The 1922 Case That Started It All
One of the earliest and most documented instances of a dead person winning election happened in Pennsylvania in 1922. A candidate died after already being nominated, his name remained on the ballot, and he won the election. The resulting legal battle became a landmark case about what happens when death and democracy collide.
The courts ultimately ruled that the seat couldn't be held by a deceased person—obviously—but the ruling didn't establish a clear nationwide precedent. Different states handled similar situations differently.
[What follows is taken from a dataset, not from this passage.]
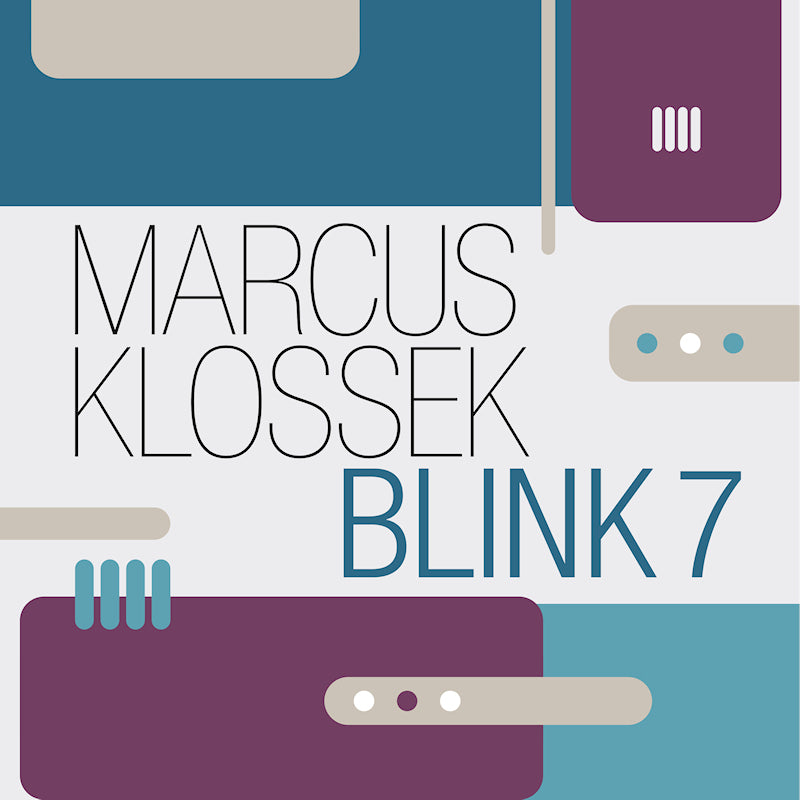 Marcus Klossek - Blink 7 (Digipak CD)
Some removed dead candidates' names automatically. Others required specific legal procedures. Some simply allowed voters to vote for whomever they wished, living or not.
This patchwork of regulations persists today. In some counties, election officials will notify parties of a candidate's death and ask them to nominate a replacement. In others, the dead candidate's name stays on the ballot. In still others, voters can vote for them if they want to, but the vote won't count—unless nobody bothers to tell people that ahead of time.
The Absurdity in Action
What makes these situations particularly strange is that they reveal how much of American electoral law relies on informal procedures and good faith rather than explicit rules. Election officials generally try to prevent dead candidates from winning because it's sensible, not because there's always an ironclad legal mechanism preventing it.
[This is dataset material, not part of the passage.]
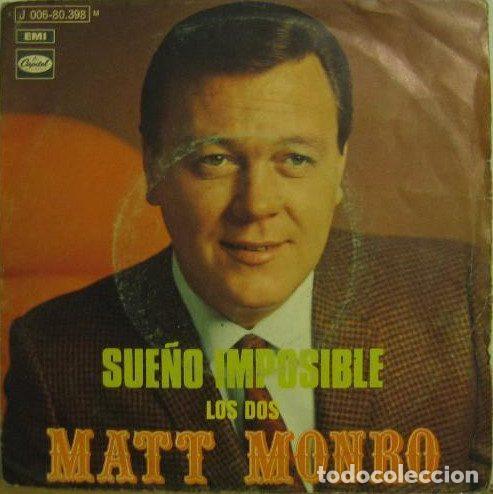 Disques de vinyle: Matt Monro &ndash; Sue&ntilde;o Imposible (Vinyl, Capitol Records 1 J 006-80.398 M)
In 2014, a candidate in Illinois died before the election, but his name remained on the ballot. Voters, unaware of his death, voted for him in significant numbers. Election officials had to make a judgment call about whether to count those votes. Different jurisdictions have handled similar situations in different ways.
The most recent and high-profile case—Tim Coan in Missouri—actually sparked legislative review in that state. Officials realized that the rules were vague enough that a dead man could win an election, and they decided that maybe that was something that should be prevented more systematically. But even after that realization, updating the laws takes time, and many states still haven't gotten around to it.
What Happens to the Seat?
When a deceased candidate actually wins an election, the procedural aftermath is surprisingly complex. The seat can't remain vacant, but the person who won it is obviously unable to serve. Some states allow the party to appoint a replacement. Others hold special elections. A few have rules that are so unclear that the situation becomes genuinely uncertain until lawyers get involved.
In some cases, the runner-up candidate is awarded the seat. In others, the deceased candidate's party gets to nominate someone. In a few instances, the seat has remained vacant for months while legal proceedings determined what should happen.
The real takeaway is that American electoral law, despite centuries of refinement, still contains gaps and ambiguities large enough for dead people to win elections. It's not the most common occurrence, but it's also not impossible, and the fact that it can happen at all suggests that somewhere in the complexity of our system, we're still operating on assumptions that don't always hold up in practice.
The Reminder We Keep Getting
Every time a dead candidate actually wins an election, it serves as a reminder that democracy is a system invented and maintained by humans, and humans make mistakes. Sometimes those mistakes are funny. Sometimes they're deeply concerning. The case of voters knowingly or unknowingly electing corpses falls somewhere in between—it's absurd, but it's also a genuine flaw in a system that's supposed to be checking itself.
States continue to slowly update their laws. But until every jurisdiction has explicit rules preventing dead candidates from winning elections, America will remain a place where, technically, you could vote for someone who's already dead—and they could win. It might be the most bizarre loophole in American democracy, and it's one that nobody seems particularly eager to talk about.